■ To do ■
After locating the line that contains "[camera-trap image, curated labels]" in the data below, set down exactly that line and each one after it through the line that contains "A: Lepus americanus (snowshoe hare).", and nothing more.

■ Records supplied ■

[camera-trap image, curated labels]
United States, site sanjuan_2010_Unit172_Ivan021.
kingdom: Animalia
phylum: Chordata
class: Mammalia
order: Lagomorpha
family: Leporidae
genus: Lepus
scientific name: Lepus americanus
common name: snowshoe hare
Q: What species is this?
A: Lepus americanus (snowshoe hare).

---

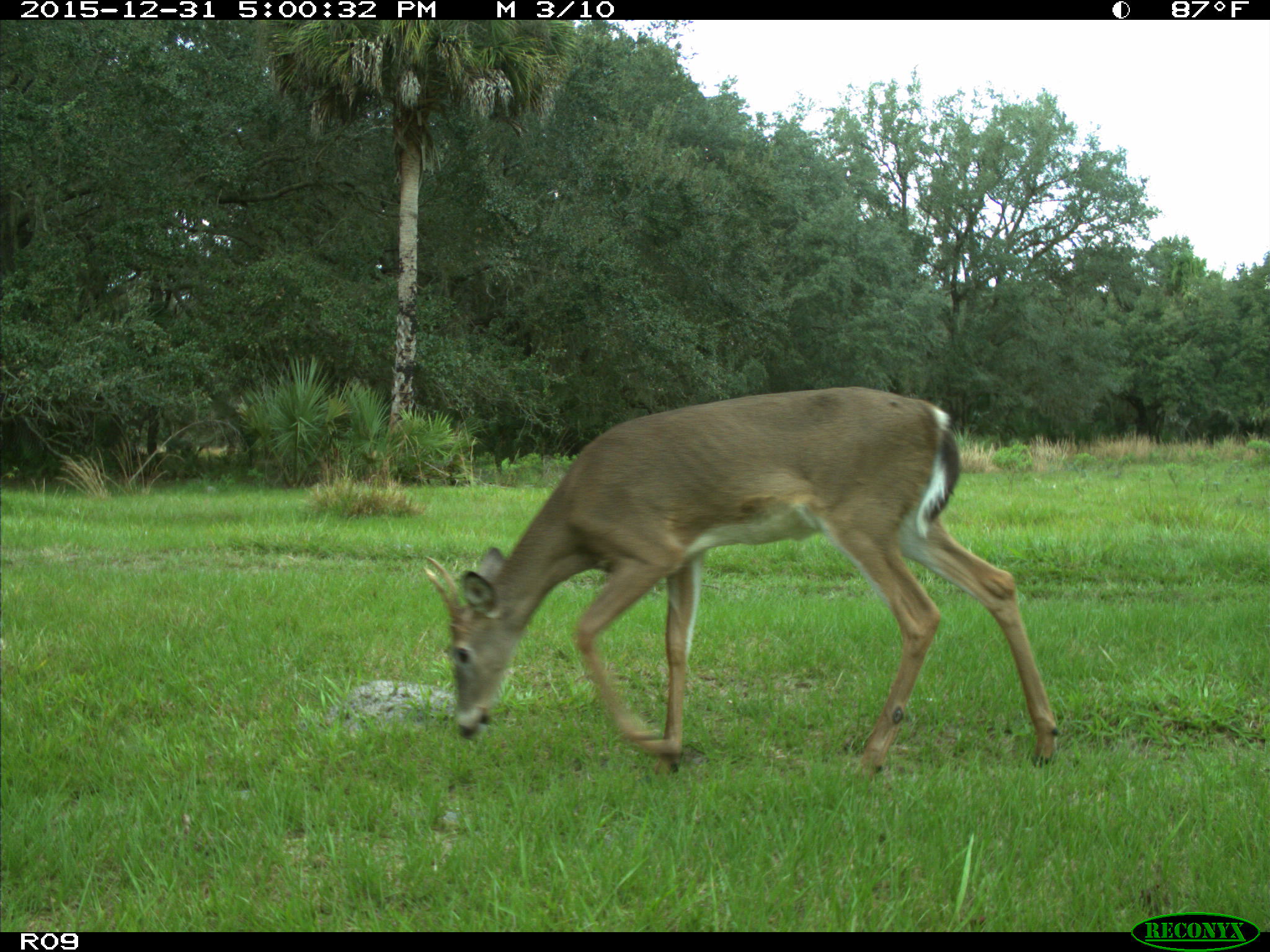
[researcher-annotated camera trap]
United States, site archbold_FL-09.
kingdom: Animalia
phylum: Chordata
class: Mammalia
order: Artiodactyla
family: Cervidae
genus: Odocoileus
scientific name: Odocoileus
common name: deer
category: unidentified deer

■ Your solution ■
[camera-trap image, curated labels]
United States, site sanjuan_2010_Unit172_Ivan021.
kingdom: Animalia
phylum: Chordata
class: Mammalia
order: Lagomorpha
family: Leporidae
genus: Lepus
scientific name: Lepus americanus
common name: snowshoe hare
Q: What species is this?
A: Lepus americanus (snowshoe hare).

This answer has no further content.